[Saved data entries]
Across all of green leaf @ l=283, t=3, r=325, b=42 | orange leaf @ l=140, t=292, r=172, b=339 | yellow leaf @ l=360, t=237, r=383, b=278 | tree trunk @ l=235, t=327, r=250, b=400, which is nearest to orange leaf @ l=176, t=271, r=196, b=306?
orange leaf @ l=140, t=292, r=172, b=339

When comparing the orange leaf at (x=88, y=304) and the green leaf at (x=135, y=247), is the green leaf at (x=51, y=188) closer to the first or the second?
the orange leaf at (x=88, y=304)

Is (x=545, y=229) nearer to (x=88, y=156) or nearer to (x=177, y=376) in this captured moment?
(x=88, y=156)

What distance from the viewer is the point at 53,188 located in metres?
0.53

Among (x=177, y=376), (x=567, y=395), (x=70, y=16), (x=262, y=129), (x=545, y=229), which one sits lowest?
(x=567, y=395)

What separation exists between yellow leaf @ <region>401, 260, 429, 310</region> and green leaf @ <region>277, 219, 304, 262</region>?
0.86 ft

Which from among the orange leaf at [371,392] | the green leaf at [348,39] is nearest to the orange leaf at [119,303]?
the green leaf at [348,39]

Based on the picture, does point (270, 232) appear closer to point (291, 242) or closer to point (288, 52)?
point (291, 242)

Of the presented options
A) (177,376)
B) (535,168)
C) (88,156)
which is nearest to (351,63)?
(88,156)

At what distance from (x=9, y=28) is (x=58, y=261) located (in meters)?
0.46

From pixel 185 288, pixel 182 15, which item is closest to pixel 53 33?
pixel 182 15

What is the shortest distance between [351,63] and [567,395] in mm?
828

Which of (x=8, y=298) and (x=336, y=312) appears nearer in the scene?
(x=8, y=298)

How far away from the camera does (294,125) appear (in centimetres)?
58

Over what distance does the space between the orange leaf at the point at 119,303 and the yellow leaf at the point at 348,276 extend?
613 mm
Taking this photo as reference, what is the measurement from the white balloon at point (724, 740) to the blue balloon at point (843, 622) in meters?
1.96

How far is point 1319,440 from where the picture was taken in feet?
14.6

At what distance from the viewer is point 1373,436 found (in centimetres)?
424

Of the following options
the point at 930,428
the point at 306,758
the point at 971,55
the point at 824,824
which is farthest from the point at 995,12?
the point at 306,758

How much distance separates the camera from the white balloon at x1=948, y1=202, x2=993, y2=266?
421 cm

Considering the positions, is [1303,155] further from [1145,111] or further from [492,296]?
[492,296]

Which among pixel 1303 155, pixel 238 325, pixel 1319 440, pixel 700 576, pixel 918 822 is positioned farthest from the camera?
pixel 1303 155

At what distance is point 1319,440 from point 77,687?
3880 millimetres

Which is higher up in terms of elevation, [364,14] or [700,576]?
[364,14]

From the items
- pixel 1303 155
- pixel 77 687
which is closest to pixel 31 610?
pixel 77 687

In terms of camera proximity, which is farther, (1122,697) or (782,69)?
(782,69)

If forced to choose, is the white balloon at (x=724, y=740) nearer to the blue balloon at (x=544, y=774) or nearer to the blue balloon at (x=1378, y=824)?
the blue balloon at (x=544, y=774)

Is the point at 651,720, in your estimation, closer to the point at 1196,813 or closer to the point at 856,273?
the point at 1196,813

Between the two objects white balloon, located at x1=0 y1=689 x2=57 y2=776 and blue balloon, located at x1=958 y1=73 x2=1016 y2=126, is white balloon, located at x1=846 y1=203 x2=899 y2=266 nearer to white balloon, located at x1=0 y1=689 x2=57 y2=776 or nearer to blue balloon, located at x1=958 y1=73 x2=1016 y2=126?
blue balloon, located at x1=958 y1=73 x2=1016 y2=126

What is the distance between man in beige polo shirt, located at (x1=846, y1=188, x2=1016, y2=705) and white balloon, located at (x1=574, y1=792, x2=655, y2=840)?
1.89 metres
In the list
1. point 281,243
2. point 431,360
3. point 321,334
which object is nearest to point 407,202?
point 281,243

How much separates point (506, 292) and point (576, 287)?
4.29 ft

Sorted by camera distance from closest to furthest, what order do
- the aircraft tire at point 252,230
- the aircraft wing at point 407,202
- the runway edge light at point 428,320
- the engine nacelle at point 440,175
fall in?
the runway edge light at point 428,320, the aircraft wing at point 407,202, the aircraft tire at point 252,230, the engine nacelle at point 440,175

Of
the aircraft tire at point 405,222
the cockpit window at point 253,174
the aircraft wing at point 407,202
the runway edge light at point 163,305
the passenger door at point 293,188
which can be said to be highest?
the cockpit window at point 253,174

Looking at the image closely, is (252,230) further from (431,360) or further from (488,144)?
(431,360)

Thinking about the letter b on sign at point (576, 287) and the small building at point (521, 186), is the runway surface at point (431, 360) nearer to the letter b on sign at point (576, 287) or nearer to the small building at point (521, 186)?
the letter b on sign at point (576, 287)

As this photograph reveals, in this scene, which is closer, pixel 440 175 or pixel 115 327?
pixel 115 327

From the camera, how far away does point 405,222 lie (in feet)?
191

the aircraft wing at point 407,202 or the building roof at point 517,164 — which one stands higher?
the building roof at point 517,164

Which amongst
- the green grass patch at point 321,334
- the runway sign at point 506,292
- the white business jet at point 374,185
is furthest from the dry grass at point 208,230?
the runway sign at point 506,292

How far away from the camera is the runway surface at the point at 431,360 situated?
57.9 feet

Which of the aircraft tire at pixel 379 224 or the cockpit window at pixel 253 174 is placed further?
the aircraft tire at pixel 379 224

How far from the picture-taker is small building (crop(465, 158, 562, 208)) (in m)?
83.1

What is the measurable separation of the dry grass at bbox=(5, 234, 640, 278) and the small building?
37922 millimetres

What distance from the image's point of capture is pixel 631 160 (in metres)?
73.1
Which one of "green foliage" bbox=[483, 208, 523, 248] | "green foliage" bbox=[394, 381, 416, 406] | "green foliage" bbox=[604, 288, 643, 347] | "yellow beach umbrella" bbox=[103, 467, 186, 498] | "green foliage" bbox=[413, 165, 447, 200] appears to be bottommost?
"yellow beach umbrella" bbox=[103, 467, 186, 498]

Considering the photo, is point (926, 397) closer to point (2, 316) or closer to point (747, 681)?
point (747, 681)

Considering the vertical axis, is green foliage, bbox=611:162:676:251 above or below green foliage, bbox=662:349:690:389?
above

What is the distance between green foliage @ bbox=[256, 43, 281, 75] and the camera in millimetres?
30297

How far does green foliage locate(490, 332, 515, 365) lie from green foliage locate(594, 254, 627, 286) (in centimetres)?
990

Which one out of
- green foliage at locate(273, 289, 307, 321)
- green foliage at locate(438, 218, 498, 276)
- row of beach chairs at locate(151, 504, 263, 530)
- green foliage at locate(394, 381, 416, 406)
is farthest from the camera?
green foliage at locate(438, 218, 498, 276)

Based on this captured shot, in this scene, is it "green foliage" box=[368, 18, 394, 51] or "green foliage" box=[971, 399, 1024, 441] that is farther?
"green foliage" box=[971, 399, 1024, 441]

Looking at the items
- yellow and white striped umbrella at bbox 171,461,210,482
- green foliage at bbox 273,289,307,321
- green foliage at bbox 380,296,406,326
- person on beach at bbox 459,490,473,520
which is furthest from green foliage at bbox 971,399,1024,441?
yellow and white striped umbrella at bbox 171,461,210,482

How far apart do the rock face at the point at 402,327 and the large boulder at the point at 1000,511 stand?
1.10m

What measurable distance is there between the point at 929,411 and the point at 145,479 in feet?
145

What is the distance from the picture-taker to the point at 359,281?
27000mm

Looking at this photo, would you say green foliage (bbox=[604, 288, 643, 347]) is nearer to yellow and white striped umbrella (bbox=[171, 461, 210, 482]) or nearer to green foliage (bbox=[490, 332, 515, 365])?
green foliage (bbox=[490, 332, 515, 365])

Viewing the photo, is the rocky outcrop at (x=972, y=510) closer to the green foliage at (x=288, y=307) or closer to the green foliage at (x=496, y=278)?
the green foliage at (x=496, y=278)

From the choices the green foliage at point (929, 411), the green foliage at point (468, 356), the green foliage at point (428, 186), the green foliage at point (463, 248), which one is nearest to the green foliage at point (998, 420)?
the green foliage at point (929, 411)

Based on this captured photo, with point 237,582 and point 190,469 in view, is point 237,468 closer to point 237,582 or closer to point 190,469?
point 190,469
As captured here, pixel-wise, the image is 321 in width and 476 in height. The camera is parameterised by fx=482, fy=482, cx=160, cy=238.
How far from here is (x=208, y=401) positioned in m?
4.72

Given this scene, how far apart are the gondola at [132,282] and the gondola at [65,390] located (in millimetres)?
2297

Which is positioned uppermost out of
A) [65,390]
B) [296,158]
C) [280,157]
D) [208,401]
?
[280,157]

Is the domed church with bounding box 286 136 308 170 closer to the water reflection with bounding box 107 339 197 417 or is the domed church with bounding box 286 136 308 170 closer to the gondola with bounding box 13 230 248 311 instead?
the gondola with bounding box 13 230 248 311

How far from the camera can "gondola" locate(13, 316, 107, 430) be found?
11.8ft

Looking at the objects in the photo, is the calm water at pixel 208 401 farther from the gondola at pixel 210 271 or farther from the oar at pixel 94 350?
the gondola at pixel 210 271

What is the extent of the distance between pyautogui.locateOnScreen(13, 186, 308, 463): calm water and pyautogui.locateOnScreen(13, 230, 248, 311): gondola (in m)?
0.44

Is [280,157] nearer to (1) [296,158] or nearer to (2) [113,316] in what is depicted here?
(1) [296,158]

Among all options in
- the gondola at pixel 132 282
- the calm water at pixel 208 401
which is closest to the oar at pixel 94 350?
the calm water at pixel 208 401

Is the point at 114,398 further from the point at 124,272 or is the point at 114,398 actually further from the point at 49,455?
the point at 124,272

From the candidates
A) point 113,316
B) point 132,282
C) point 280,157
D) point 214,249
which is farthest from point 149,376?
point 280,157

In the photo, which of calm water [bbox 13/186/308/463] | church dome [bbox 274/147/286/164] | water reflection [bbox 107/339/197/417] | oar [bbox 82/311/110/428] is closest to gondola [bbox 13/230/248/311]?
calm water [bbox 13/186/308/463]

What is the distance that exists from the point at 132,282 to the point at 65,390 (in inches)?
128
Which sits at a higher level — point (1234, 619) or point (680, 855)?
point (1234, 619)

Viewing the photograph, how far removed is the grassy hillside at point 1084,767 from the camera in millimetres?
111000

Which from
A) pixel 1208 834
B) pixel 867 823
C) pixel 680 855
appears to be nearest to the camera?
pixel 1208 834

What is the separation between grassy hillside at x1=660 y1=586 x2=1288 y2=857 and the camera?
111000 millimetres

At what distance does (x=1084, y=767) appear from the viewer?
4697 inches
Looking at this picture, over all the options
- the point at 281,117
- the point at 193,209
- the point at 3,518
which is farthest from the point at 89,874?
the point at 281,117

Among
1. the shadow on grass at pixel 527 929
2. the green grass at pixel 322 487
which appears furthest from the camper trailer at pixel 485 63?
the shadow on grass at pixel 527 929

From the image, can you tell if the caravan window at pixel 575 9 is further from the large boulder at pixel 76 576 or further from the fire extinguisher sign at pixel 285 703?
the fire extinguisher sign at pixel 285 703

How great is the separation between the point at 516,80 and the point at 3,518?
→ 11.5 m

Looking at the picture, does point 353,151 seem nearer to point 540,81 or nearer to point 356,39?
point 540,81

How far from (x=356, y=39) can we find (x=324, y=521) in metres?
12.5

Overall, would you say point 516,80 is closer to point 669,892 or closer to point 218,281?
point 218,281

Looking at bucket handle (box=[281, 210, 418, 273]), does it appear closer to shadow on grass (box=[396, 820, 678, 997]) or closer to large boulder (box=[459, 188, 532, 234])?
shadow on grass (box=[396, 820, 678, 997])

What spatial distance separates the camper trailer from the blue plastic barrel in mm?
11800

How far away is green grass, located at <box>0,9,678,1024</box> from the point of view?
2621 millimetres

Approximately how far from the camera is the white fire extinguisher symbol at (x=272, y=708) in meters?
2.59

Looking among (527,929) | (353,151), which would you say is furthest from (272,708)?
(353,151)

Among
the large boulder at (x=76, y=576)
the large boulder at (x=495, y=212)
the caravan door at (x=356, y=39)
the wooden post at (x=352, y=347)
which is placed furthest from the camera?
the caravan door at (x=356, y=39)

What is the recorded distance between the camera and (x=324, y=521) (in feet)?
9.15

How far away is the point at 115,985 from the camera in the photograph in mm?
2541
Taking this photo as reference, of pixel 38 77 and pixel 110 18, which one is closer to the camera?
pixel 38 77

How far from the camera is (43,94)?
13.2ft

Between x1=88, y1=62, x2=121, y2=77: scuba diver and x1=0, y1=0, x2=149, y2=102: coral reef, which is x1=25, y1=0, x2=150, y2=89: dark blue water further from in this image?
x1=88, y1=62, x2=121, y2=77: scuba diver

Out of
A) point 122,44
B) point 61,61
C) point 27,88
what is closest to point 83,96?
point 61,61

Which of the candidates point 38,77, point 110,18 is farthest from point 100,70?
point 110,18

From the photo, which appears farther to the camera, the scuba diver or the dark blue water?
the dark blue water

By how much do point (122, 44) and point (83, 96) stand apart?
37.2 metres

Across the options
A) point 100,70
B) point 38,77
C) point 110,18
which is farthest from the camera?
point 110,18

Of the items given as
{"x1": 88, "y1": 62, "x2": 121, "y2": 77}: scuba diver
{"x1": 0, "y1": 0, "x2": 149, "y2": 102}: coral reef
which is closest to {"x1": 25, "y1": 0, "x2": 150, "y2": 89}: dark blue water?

## EXERCISE REQUIREMENTS:
Set down the records exactly, starting with the line that contains "What spatial distance" and going on through the last line of the records.

## EXERCISE RESPONSE:
What spatial distance separates the camper trailer from the blue plastic barrel in mm?
11800

How far away is green grass, located at <box>0,9,678,1024</box> from the point of view?
2621 millimetres

Approximately how far from the camera is the white fire extinguisher symbol at (x=272, y=708) in meters?
2.59

Looking among (527,929) | (353,151), which would you say is furthest from (272,708)?
(353,151)

Among
the large boulder at (x=76, y=576)
the large boulder at (x=495, y=212)
the caravan door at (x=356, y=39)
the wooden post at (x=352, y=347)
which is placed furthest from the camera?
the caravan door at (x=356, y=39)

What is the recorded distance between the camera and (x=324, y=521) (in feet)?
9.15

How far away is the point at 115,985 from the camera in the photograph in mm?
2541
Taking this photo as reference, of pixel 38 77 and pixel 110 18, which one is closer to the camera?
pixel 38 77

How far from the camera is (43,94)?
13.2ft

Between x1=88, y1=62, x2=121, y2=77: scuba diver and x1=0, y1=0, x2=149, y2=102: coral reef, which is x1=25, y1=0, x2=150, y2=89: dark blue water further from in this image?
x1=88, y1=62, x2=121, y2=77: scuba diver

Out of
A) point 122,44
B) point 61,61
C) point 27,88
what is closest to point 83,96?
point 61,61

Which of the candidates point 38,77, point 110,18 is farthest from point 100,70?
point 110,18

From the photo, which appears farther to the camera, the scuba diver or the dark blue water?
the dark blue water

By how much do point (122, 44) and point (83, 96) stand apart?
37.2 metres

Across the options
A) point 100,70
B) point 38,77
C) point 110,18
which is farthest from the camera?
point 110,18

Of the items given as
{"x1": 88, "y1": 62, "x2": 121, "y2": 77}: scuba diver
{"x1": 0, "y1": 0, "x2": 149, "y2": 102}: coral reef
which is closest to {"x1": 25, "y1": 0, "x2": 150, "y2": 89}: dark blue water?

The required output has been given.